Table 1 Overview of studies investigating SUVmax cutoff scores for delineation between benign- and malign cardiac masses by FDG PET/CT
Full size table

From a clinical point of view and based on the findings of Yin et al, patients with unknown dignity of cardiac masses or patients with high pretest probability for malignancy and suspected extra cardiac metastasis may undergo additional FDG PET/CT imaging. In disseminated neoplastic disease or in patients with asymptomatic benign tumors, FDG PET/CT may not have an impact on the treatment strategy nor on the prognosis. Further, one has to be aware, that cardiac uptake of FDG is not a specific marker for cardiac neoplasms and may need further evaluation in some cases.15 Although this study has proven a value for FDG PET/CT, transthoracic or transoesophageal echocardiography will remain the cornerstone in the diagnostic workup of cardiac masses, due to their ability to assess hemodynamic consequences, its availability and cost-effectiveness. Especially myxoma, papillary fibroelastoma, and angiosarcoma have characteristic structural patterns, allowing high diagnostic accuracy by the use of echocardiography, CMR and CCT without need for metabolic FDG PET/CT assessments.1,7 If size, growth dynamic, invasiveness, and vascularization are highly suspicious for malignancy, and in cases of left-sided located benign tumors or right-sided symptomatic benign tumors, it has to be questioned if another imaging modality is necessary or prompt surgical excision should be preferred.16 Nevertheless, comparison of other imaging modalities to FDG PET/CT is needed. Particularly the use of CMR is promising10 with its ability to assess perfusion and to characterize the tissue including depiction of fibrosis, edema and fat. There is some evidence that combining FDG PET/CT with CMR leads to a higher accuracy compared to the use of these modalities alone.10 Hence, the use of multimodality imaging, combining the advantages of the different methods should be evaluated in future studies.

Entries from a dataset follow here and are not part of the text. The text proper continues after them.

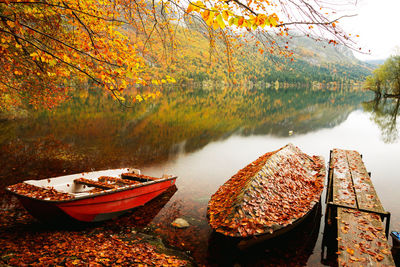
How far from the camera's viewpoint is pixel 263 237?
7.61 m

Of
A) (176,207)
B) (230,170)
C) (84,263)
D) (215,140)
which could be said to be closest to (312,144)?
(215,140)

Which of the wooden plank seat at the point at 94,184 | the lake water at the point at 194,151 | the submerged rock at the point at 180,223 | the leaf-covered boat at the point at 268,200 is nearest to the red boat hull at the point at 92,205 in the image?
the wooden plank seat at the point at 94,184

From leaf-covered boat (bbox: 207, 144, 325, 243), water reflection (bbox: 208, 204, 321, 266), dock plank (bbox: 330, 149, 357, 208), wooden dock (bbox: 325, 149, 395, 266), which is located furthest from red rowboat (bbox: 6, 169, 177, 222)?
dock plank (bbox: 330, 149, 357, 208)

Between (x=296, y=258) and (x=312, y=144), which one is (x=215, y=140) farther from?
(x=296, y=258)

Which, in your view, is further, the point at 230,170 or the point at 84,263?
the point at 230,170

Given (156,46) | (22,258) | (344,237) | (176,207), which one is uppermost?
(156,46)

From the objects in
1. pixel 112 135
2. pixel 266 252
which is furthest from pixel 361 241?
pixel 112 135

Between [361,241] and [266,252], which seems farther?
[266,252]

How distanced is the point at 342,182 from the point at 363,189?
0.95 meters

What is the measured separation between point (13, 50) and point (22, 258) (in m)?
9.21

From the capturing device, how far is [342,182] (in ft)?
36.2

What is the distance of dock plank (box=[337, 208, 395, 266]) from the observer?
20.6 feet

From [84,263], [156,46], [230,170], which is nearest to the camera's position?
[84,263]

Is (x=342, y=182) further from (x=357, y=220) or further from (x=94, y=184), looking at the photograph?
(x=94, y=184)
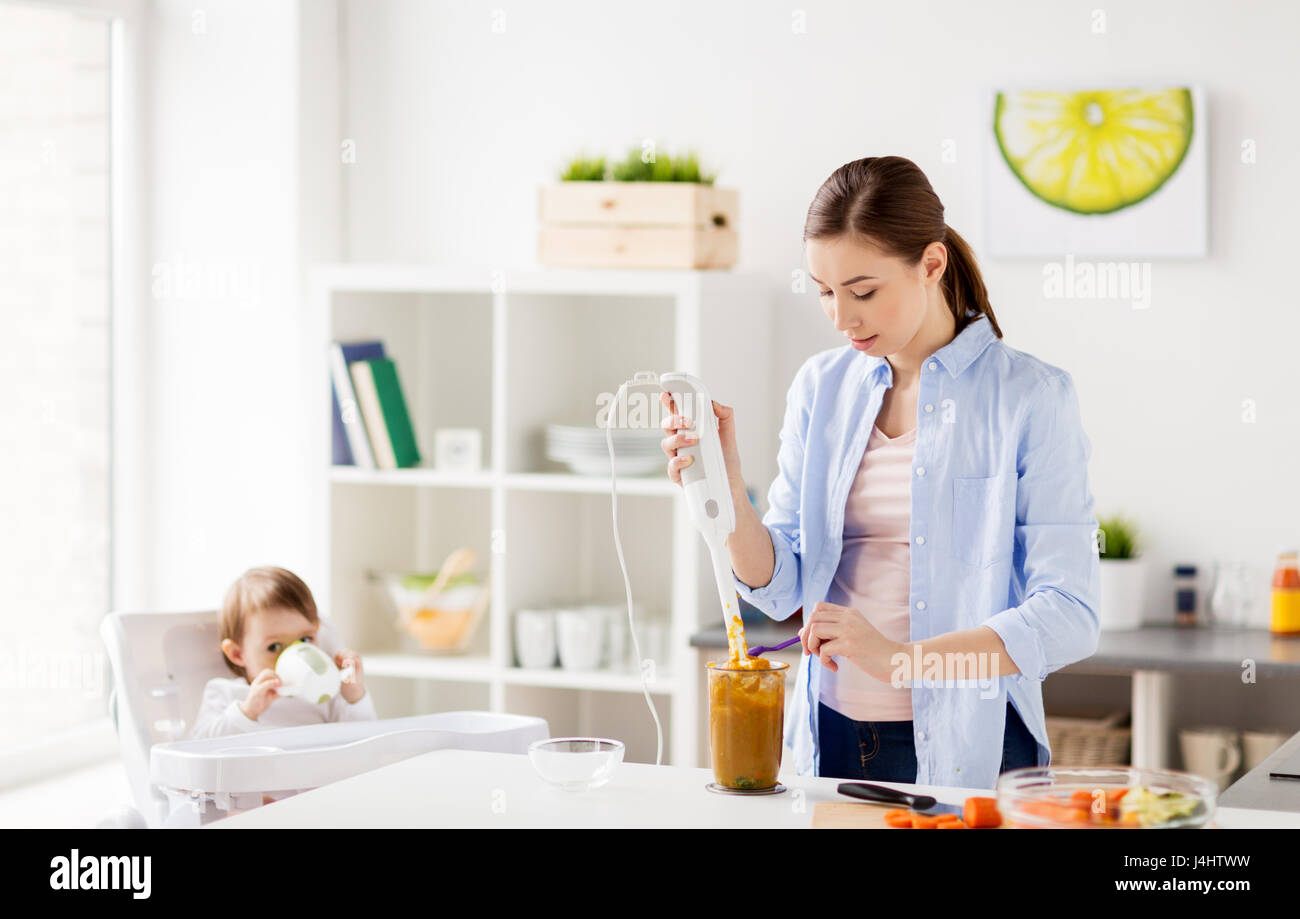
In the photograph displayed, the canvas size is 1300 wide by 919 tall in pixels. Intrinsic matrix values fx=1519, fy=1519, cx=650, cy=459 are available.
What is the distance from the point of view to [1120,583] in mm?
3170

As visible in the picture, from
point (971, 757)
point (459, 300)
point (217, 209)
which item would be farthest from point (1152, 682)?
point (217, 209)

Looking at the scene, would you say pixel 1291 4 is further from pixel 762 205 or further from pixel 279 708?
pixel 279 708

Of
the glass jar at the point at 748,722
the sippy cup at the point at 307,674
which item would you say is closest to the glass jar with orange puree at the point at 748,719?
the glass jar at the point at 748,722

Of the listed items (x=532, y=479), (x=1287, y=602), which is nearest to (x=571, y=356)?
(x=532, y=479)

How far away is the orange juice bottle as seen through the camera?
3139 millimetres

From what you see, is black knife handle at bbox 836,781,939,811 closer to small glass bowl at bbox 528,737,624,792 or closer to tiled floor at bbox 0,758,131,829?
small glass bowl at bbox 528,737,624,792

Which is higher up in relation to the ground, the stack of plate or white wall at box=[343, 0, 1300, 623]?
white wall at box=[343, 0, 1300, 623]

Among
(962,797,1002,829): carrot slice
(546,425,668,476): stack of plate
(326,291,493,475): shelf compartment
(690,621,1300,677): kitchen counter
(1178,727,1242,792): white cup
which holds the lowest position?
(1178,727,1242,792): white cup

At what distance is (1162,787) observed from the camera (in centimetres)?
139

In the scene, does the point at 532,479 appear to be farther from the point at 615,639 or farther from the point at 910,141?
the point at 910,141

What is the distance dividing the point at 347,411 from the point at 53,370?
0.69 meters

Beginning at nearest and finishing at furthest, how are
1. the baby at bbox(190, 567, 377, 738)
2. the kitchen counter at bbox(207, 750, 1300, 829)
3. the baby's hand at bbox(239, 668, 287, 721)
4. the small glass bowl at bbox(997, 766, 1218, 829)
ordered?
the small glass bowl at bbox(997, 766, 1218, 829), the kitchen counter at bbox(207, 750, 1300, 829), the baby's hand at bbox(239, 668, 287, 721), the baby at bbox(190, 567, 377, 738)

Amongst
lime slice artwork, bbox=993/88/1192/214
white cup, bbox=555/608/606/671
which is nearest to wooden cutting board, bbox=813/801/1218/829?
white cup, bbox=555/608/606/671

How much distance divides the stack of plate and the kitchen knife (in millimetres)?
1800
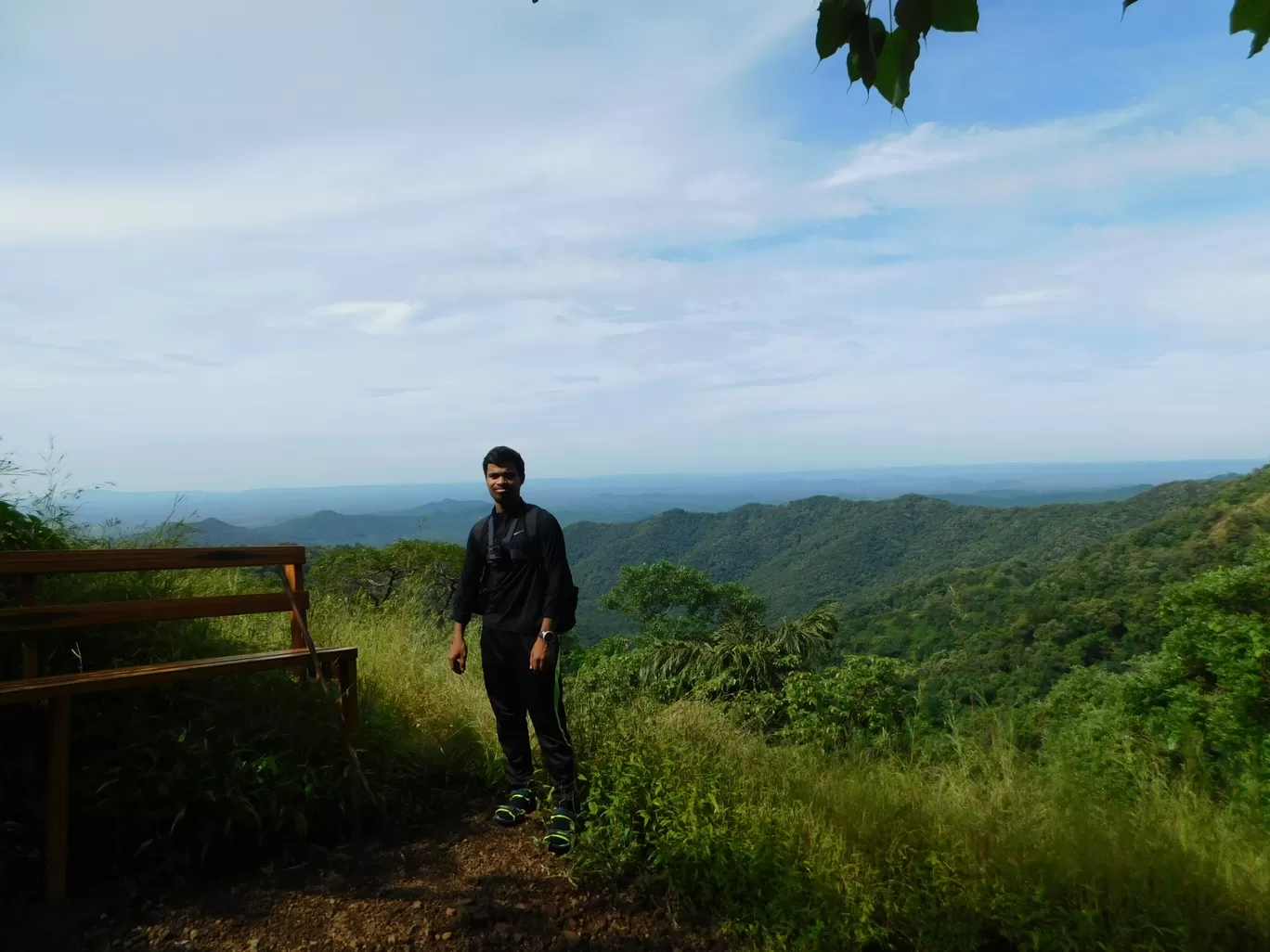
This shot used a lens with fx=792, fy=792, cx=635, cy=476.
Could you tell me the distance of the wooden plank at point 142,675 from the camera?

To summarize, the management and workup of cardiac and pericardial masses remains challenging and a comprehensive multimodality imaging approach is crucial to delineate malignancy and hemodynamic consequences of cardiac and pericardial masses.1 Awareness for the strengths and the weaknesses of different imaging modalities is required to choose the most appropriate approach on a case-by-case basis. Taken into account the results of the present study by Yin et al, FDG-PET/CT is useful in patients with cardiac masses of unknown dignity but also in cases with a high pre-test probability for malignancy and extracardiac involvement. FDG-PET cannot replace echocardiography and should be used as a secondary and complementary modality in selected cases.